**Selected passage:**
At this year’s Worldwide Developers Conference (WWDC; 5-9 June), Apple announced two new frameworks – an augmented reality (AR) developer kit named ARKit, and a machine learning API called Core ML. The frameworks will be among the key features of iOS 11 (the third beta was released earlier this month) – the latest version of the company’s mobile platform. In today’s discussion, we will give you a brief idea about ARKit first, and move on to Core ML next:
“Augmented reality is going to help us mix the digital and physical in new ways.”
– Mark Zuckerberg, Facebook F8 Conference
Over the years, there has hardly been any activity from Apple in the virtual reality (VR) and augmented reality (AR) realms. As major rivals like Amazon (with Alexa), Microsoft (with HoloLens) and Google (with Project Tango) have upped their respective games, all that we got from Apple in the form of AR tools were Siri and iOS 10’s ‘intelligent’ Quicktype. The scene has changed with the arrival of ARKit, which has been billed as the ‘largest AR platform in the world’ by Apple.

**Source material:**

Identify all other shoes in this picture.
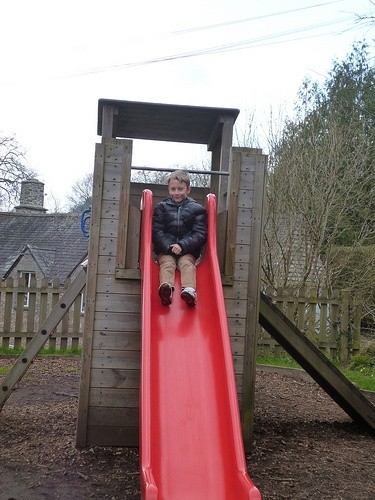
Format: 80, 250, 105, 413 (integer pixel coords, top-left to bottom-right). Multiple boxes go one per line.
181, 287, 197, 306
158, 281, 173, 305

**Exercise instructions:**
1. Answer these from the passage on Apple's ARKit and Core ML:
(a) On what dates was this year's WWDC held?
(b) Which beta of iOS 11 came out earlier this month?
(c) What product is named alongside Microsoft?
2. Carry the passage on Apple's ARKit and Core ML forward from its last sentence.
Leave the material aside; none of it is used here.

**Answers per task:**
1.
(a) 5-9 June
(b) The third beta
(c) HoloLens

2.
More power to developers and apps
For third-party mobile app developers working on the iOS platform, ARKit brings in never-before capabilities to blend in AR experiences within their applications. With the help of the framework resources, motion sensor, and of course the camera of the iPhone/iPad, devs will be able to make their software seamlessly interact with the actual environment (read: digital tools will enrichen the real world). The role of AR in Pokemon Go was only the tip of the iceberg (many users even reported that the gameplay got enhanced when AR was turned off) – and ARKit will help developers go all in to integrate augmented reality in their apps, to make the latter unique, useful and more popular than ever before.
The fight with Google and Facebook
Apple is late to the AR game, there are no two ways about that. For ARKit to be able to make a mark, it has to offer something more than the AR-based solutions of Facebook and Google, which are both established players in this domain. Interestingly, Apple’s new framework DOES seem to have a key advantage: it is compatible with all existing iDevices running on the A9 or A10 chip, while for integrating Project Tango, Android OEMs have to create separate, customized hardware. Also, Facebook’s AR activity is, at least till now, confined to its own Camera app only. ARKit, on the other hand, will be pushed out to all iPhone/iPad applications. In terms of existing user-base, Apple certainly has a stronghold.
How does ARKit work?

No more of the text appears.